------ Recorded data

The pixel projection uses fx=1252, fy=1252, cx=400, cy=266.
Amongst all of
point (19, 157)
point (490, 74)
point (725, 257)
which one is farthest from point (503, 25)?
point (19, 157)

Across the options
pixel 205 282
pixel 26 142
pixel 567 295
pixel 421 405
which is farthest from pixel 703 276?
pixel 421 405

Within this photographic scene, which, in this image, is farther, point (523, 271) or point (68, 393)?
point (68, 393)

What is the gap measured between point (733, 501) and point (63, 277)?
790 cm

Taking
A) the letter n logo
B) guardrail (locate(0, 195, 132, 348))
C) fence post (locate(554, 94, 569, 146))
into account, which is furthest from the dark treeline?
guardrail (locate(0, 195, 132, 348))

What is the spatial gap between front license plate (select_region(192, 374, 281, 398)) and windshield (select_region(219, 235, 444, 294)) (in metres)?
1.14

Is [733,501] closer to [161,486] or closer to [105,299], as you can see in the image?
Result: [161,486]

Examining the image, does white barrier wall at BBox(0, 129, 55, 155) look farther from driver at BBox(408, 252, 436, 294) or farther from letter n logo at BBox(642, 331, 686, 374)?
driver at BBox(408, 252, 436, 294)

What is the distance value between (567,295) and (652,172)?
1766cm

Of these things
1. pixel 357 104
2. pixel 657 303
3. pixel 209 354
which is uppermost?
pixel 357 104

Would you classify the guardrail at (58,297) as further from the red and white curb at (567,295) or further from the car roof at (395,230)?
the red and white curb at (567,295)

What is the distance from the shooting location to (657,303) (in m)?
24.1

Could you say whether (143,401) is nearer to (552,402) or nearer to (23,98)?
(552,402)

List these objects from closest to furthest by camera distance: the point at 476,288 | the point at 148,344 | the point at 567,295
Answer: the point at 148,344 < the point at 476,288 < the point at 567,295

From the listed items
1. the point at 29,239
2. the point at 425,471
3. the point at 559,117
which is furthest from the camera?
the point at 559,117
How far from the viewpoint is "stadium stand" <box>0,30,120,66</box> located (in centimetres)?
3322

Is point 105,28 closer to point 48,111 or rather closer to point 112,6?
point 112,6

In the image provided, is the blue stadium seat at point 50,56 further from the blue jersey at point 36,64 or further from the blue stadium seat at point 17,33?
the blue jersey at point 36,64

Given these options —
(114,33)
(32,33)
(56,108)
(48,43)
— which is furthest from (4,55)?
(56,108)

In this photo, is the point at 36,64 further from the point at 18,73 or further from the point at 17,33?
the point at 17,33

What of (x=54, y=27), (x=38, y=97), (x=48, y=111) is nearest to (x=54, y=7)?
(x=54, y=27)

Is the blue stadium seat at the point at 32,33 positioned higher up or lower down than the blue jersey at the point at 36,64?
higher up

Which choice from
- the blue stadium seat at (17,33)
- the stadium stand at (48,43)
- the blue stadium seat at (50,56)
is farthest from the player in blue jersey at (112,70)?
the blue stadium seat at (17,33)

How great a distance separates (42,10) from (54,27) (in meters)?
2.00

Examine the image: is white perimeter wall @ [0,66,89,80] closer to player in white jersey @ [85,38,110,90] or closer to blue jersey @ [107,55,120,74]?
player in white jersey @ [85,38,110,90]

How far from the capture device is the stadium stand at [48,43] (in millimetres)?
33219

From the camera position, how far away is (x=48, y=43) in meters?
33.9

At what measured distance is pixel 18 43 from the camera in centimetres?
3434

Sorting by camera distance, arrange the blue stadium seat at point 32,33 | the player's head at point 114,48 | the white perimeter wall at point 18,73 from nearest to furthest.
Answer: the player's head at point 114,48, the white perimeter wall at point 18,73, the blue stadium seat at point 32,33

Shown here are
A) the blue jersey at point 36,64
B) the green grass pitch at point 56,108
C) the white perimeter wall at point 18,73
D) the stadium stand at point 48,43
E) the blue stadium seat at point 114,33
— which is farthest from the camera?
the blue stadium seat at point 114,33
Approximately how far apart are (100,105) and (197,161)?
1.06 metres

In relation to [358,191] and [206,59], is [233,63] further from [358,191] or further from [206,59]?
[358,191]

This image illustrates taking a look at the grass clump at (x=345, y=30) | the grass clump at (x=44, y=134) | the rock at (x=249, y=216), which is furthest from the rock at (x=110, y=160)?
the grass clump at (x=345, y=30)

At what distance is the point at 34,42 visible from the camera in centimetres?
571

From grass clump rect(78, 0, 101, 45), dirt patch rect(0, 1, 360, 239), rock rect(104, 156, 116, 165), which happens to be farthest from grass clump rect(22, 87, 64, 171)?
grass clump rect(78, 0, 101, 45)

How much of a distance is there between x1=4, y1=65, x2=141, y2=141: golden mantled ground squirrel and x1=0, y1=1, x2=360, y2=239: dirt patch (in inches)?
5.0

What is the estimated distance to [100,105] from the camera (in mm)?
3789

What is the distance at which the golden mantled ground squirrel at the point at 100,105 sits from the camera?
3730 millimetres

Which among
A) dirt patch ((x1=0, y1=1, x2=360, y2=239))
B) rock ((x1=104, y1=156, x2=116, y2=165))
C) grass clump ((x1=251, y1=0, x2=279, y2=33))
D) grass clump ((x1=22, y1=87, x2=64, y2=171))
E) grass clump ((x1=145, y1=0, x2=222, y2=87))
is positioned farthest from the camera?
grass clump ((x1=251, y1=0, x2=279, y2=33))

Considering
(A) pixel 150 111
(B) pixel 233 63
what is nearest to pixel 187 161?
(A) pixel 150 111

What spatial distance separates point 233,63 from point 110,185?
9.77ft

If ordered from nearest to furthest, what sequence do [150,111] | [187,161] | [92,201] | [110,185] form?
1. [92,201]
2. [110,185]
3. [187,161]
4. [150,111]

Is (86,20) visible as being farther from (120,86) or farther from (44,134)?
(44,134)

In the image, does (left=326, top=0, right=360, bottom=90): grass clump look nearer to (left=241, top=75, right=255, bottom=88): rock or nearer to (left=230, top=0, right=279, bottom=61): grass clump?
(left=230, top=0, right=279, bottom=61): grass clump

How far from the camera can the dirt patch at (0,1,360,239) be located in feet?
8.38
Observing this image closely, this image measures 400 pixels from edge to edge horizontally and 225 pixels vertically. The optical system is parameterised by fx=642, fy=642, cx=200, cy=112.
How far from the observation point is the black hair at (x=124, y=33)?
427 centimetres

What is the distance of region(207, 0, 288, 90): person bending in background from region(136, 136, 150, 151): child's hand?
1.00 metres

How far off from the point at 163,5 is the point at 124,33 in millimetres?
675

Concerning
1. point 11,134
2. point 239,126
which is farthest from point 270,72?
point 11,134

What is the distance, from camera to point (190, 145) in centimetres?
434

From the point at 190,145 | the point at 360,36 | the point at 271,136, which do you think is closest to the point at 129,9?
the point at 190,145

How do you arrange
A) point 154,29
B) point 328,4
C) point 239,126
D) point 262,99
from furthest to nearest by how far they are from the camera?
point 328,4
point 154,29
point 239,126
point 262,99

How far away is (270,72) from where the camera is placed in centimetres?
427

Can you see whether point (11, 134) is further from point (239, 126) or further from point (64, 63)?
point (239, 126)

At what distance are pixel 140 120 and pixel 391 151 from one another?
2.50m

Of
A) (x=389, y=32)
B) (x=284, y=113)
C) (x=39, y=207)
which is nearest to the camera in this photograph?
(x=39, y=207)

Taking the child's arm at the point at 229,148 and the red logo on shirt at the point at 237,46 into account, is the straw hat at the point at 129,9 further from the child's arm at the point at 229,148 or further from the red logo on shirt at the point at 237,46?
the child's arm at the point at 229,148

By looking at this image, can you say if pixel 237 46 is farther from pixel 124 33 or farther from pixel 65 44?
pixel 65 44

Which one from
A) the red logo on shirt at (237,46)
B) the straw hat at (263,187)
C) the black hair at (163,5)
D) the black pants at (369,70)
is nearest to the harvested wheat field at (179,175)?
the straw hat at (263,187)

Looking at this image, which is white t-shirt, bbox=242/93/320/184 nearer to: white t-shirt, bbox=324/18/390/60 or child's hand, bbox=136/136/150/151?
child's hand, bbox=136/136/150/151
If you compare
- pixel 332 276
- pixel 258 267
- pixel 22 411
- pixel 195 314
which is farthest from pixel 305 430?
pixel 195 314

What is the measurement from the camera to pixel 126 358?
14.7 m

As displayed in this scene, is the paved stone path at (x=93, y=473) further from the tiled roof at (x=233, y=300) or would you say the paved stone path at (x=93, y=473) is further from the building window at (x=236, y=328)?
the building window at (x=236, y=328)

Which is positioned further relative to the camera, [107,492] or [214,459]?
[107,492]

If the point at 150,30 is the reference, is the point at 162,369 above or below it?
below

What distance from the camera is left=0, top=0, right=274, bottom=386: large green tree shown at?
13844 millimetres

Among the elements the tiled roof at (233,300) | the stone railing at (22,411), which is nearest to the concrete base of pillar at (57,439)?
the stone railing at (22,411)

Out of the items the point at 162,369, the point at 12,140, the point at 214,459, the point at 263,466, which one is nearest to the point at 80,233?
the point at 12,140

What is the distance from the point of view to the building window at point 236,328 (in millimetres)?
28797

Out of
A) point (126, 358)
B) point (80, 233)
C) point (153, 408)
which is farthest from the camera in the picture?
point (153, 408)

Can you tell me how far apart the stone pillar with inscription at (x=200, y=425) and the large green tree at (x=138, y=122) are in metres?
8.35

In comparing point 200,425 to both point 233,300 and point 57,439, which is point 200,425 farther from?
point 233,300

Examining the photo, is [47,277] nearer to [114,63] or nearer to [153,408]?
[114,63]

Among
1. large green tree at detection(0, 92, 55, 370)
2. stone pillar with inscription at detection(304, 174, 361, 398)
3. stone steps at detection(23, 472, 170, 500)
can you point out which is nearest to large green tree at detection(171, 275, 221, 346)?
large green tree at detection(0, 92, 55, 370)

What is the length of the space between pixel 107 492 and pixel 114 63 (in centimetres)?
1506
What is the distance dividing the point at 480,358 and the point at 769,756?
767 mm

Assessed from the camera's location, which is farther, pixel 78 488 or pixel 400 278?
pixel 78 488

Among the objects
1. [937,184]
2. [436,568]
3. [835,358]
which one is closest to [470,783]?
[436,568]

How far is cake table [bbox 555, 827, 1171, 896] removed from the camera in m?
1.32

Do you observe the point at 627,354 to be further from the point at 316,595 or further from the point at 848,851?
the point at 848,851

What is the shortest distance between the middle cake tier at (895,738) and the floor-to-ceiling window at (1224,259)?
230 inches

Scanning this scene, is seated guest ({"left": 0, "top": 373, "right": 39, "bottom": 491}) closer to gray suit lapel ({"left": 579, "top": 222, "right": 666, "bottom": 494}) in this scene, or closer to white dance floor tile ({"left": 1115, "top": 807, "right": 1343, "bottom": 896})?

------------

Exercise details> Starting with the line that contains "What is the length", output every line through the end of the listing above, unchanged.

Result of the task>
What is the length of the space between pixel 107 492 and pixel 114 63 (in centimetres)?
1506
What is the distance dividing the point at 480,358 and the point at 769,756?
767 mm

Assessed from the camera's location, which is farther, pixel 78 488 or pixel 400 278?
pixel 78 488

Among the objects
1. [937,184]
2. [436,568]
3. [835,358]
which one is closest to [470,783]?
[436,568]

How far is cake table [bbox 555, 827, 1171, 896] removed from the camera in m?
1.32

Do you observe the point at 627,354 to be further from the point at 316,595 or further from the point at 848,851?
the point at 848,851

What is the shortest distance between the middle cake tier at (895,738) and the floor-to-ceiling window at (1224,259)?
230 inches

Scanning this scene, is seated guest ({"left": 0, "top": 373, "right": 39, "bottom": 491}) closer to gray suit lapel ({"left": 579, "top": 222, "right": 666, "bottom": 494}) in this scene, or closer to white dance floor tile ({"left": 1115, "top": 807, "right": 1343, "bottom": 896})?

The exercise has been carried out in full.